__What is expected__:
According to the text below on the South Vietnam under-20 football team, what was the team's best result at the AFC Youth Championship?

South Vietnam U-20
- Nickname(s): Rồng vàng (Golden Dragon)
- Association: Vietnam Football Association
- Confederation: AFC (Asia)
- Head coach: -
- FIFA code: VSO

First international
- Indonesia 2–0 South Vietnam (Bangkok, Thailand; 11 April 1961)

Last international
- Singapore 4–0 South Vietnam (Bangkok, Thailand; 22 April 1974)

Biggest win
- South Vietnam 7–0 Philippines (Tokyo, Japan; 28 April 1965)

Biggest defeat
- Burma 7–1 South Vietnam (Bangkok, Thailand; 23 April 1969) Burma 6–0 South Vietnam (Manila, Philippines; 19 April 1970)

AFC Youth Championship
- Appearances: 11 (first in 1961)
- Best result: Fourth place, 1961

= South Vietnam national under-20 football team =

National U-20 association football team

The South Vietnam national under-20 football team (Đội tuyển bóng đá quốc gia U-20 Việt Nam Cộng hòa) was the under-20 team that represented the Republic of Vietnam designated specifically for the AFC Youth Championship (today AFC U-20 Asian Cup). It ceased to exist on the Fall of Saigon.

[Part of a data file]
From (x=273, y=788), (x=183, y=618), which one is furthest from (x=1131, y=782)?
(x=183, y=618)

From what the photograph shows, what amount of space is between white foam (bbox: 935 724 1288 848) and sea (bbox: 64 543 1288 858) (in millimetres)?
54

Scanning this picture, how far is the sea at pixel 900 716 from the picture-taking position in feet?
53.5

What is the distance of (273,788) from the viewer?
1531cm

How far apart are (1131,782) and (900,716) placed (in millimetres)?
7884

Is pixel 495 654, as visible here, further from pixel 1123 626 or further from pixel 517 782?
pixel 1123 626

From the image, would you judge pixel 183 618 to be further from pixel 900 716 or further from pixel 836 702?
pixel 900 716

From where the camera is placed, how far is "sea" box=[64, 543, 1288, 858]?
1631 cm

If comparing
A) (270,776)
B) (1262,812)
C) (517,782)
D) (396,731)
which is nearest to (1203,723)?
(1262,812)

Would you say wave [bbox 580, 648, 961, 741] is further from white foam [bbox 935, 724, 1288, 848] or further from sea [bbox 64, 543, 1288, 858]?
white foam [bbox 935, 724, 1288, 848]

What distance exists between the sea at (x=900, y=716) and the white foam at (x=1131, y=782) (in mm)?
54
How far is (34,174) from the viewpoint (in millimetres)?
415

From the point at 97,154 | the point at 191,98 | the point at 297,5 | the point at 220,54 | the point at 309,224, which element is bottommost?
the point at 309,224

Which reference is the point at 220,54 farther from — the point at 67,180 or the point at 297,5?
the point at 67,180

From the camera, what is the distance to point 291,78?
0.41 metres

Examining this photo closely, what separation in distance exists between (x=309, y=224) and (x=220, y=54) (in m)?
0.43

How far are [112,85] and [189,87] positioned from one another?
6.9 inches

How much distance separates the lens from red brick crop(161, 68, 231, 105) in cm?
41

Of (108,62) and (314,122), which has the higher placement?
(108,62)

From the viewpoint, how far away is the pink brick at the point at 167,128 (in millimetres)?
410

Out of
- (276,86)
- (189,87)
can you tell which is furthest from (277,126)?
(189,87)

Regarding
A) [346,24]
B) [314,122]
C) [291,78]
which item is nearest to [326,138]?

__Response__:
Fourth place, in 1961.